The Crypto Council for Innovation (CCI) and the Blockchain Association jointly published a letter on 20 August that Brian Qutenz endorses for chairman of the US Commodity Futures Trading Commission (CFTC).
In the letter to President Donald Trump, the groups emphasized that confirming Qutenz is immediately crucial to promote the agenda of his administration to promote a “Golden Age” for digital assets in America.
According to the group:
“Each of our organizations has had the privilege of knowing and working Mr Quintenz firsthand, and we can confirm his deep expertise, healthy judgment, proven leadership and integrity.”
They also noted that Qutenz’s experience positions him to guide the CFTC at a decisive moment for American financial markets and the wider ecosystem of digital assets.
Their approval also approves him as uniquely equipped to implement rules that support responsible innovation, guarantee market integrity and retain the US economic competitiveness.
They wrote:
“The extensive experience and content and technical understanding of Mr Quintenz of Blockchains, digital assets and financial markets makes him exceptionally well suited to lead the CFTC at this critical moment.”
Quintenz, who was nominated in February, saw his confirmation voice delayed after the concerns arose about possible conflicts of interest, emphasized by remarkable industrial figures such as the Gemini co-founders Tyler and Cameron Winklevoss.
Pushback against bankers
The same coalition also opposed a recent initiative of American banks to change provisions in the Genius Stablecoin Regulation Act.

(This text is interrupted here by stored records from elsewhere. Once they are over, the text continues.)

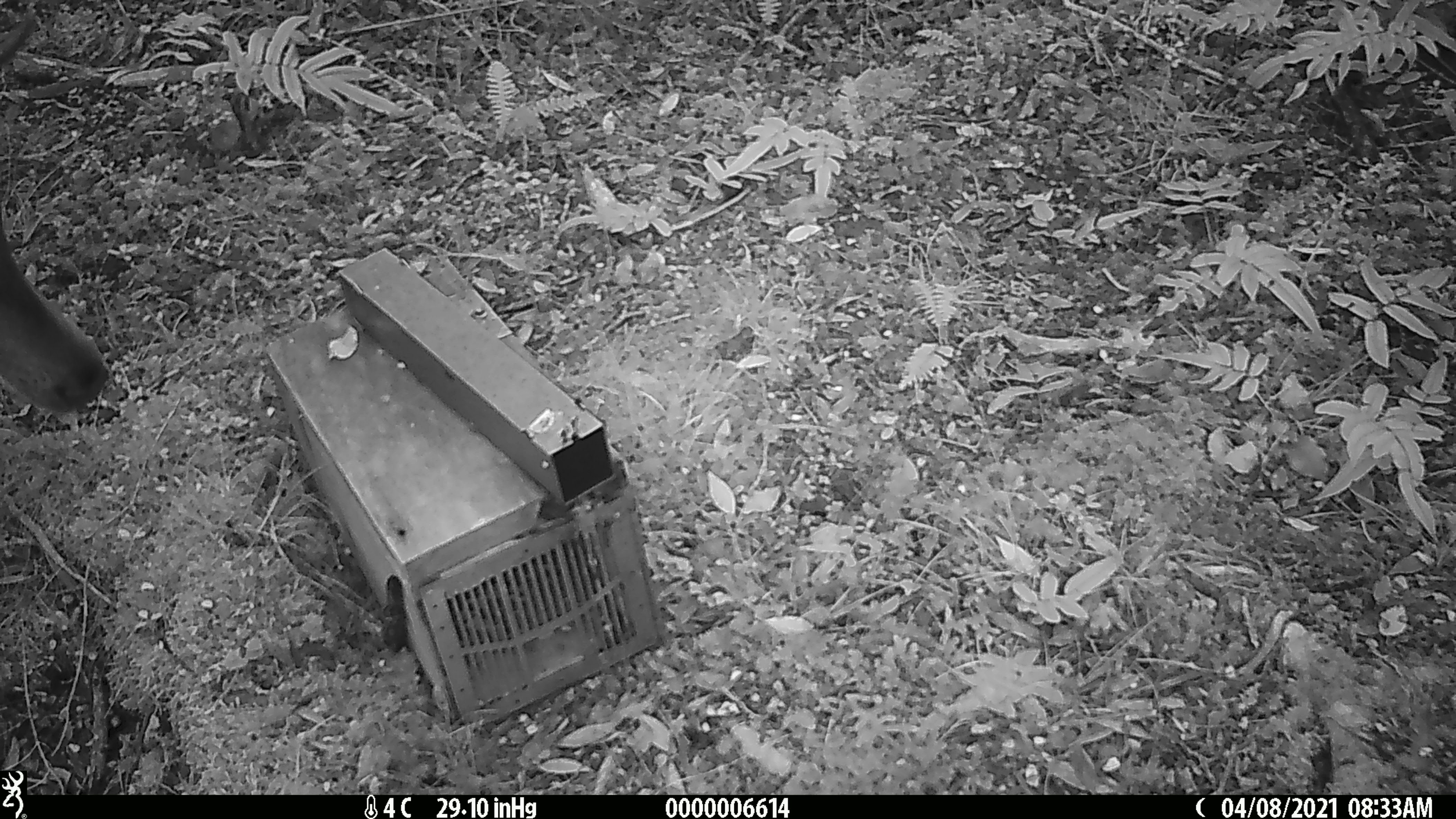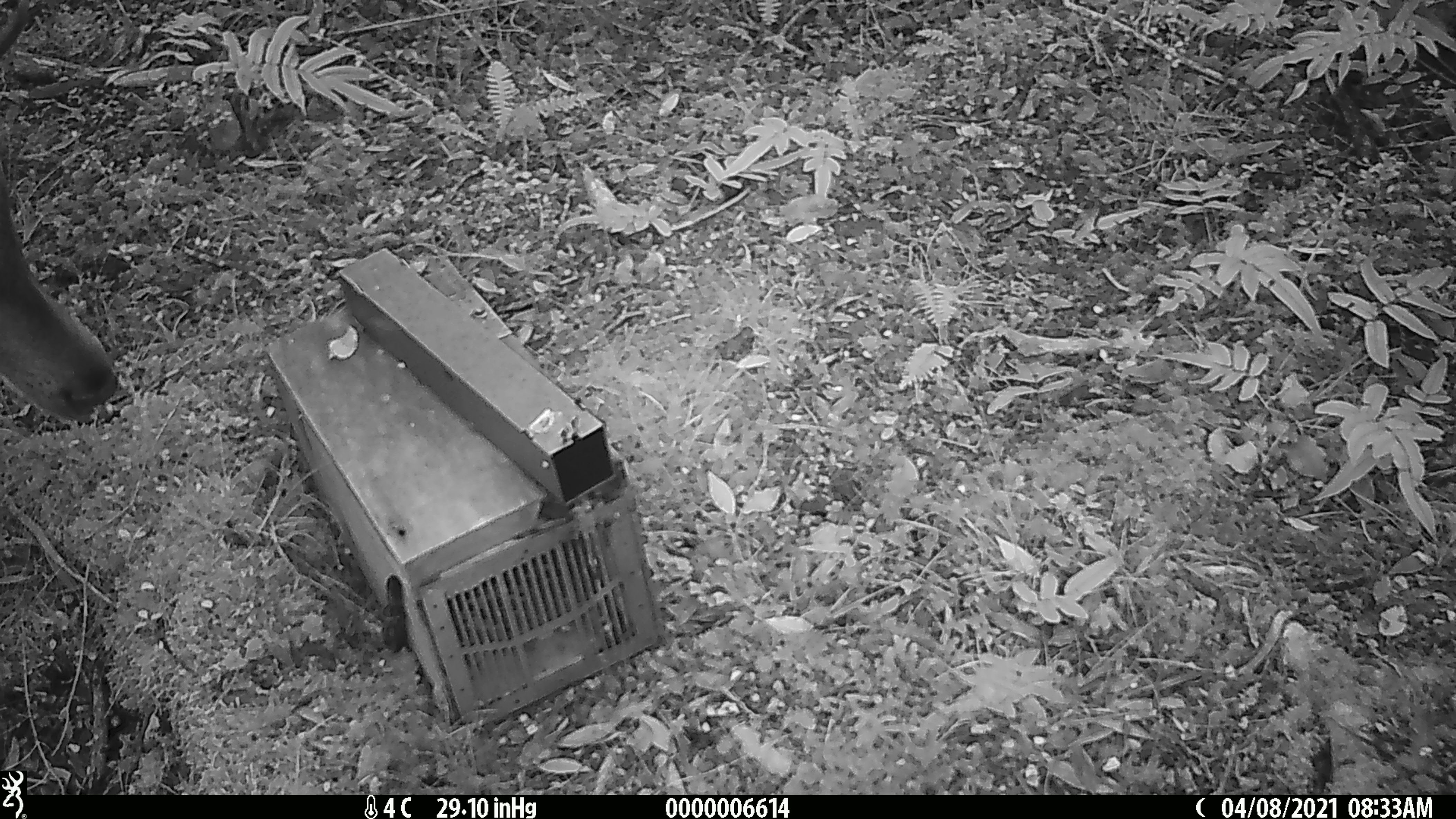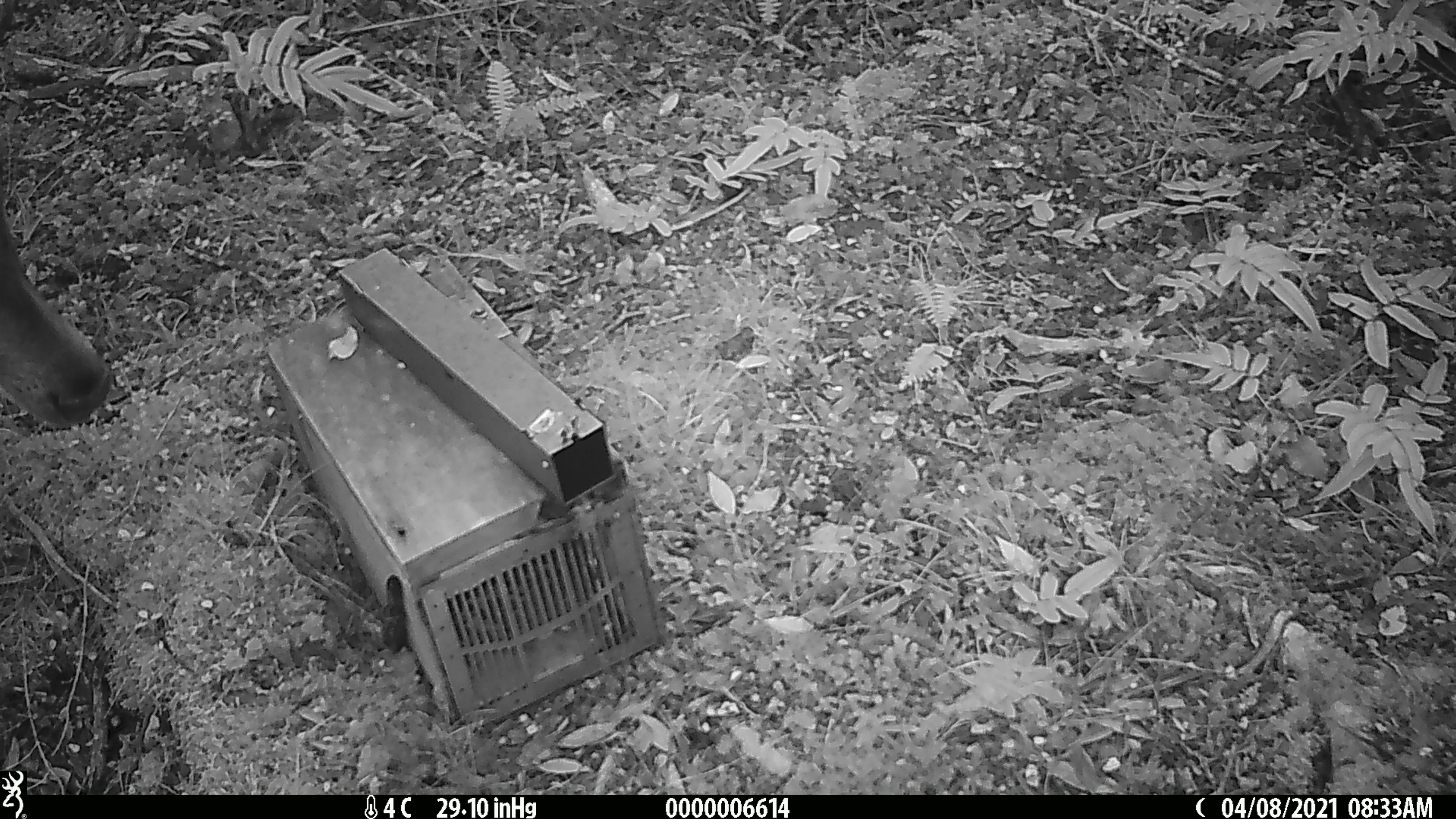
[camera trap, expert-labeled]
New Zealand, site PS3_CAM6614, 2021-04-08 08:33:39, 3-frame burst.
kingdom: Animalia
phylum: Chordata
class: Mammalia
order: Artiodactyla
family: Cervidae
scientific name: Cervidae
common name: deer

In a letter of 19 August, the groups argued that the proposed changes would create a non -competitive environment that benefits banks and at the same time limit the broader growth, innovation and consumer choice.
Last week, the Bank Policy Institute (BPI) and other banking groups fored to tackle what they described as a legislative gap that prevents exchanges and affiliated companies from offering indirect returns on Stablecoins.
The traditional financial institutions warned that this gap could float up to $ 6.6 trillion to deposits of the traditional banking sector in digital assets.
However, the crypto organizations have prevented that payment stable coins work under different frameworks and should not be treated as bank products.
They emphasized that allowing regulated platforms to share benefits with customers, “a function is that promotes financial inclusion, promotes innovation and ensures American leadership in the next generation of payments.”